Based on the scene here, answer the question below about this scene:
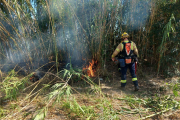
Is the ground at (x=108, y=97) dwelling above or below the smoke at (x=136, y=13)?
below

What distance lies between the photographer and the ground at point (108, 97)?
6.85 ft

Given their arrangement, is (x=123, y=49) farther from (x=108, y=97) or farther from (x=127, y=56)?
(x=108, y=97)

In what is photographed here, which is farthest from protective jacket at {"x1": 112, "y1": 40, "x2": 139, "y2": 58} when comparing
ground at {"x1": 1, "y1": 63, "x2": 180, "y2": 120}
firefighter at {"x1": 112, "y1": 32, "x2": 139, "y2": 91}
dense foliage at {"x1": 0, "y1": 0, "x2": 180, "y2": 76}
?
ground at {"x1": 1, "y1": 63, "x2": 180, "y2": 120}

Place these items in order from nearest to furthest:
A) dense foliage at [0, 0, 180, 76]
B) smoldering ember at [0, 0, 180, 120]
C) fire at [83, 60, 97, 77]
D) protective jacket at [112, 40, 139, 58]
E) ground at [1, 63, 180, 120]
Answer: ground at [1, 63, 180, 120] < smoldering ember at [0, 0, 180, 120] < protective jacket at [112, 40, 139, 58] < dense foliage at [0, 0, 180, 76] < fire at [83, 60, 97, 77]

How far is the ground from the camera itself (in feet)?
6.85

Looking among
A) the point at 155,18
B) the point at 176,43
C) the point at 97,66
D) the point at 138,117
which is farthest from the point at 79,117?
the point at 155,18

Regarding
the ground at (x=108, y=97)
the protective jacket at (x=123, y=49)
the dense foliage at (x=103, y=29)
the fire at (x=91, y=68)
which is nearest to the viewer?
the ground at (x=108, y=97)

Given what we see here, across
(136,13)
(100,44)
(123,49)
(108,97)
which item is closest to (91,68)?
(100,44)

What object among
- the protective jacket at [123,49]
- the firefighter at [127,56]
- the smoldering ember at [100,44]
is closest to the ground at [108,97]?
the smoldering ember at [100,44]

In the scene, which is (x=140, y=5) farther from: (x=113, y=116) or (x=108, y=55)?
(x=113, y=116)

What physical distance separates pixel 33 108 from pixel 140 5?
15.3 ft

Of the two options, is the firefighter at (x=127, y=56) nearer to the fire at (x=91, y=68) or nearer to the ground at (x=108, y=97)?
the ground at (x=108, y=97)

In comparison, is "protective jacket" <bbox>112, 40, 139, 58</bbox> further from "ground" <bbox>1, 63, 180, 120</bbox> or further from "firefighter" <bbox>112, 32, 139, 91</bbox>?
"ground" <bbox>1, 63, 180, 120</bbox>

━━━━

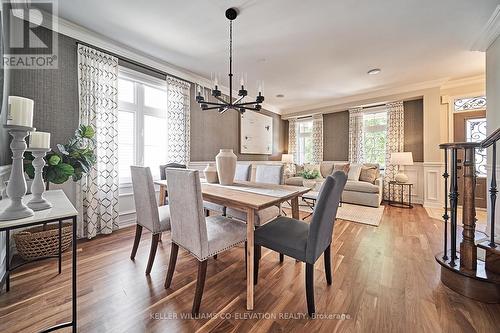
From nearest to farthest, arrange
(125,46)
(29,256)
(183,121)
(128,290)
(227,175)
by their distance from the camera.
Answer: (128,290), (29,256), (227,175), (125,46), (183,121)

━━━━

### [Your objective]
Count the lines in the entries above that contain the string "bbox", matching case exactly, and reply with the number only.

### [Correct result]
2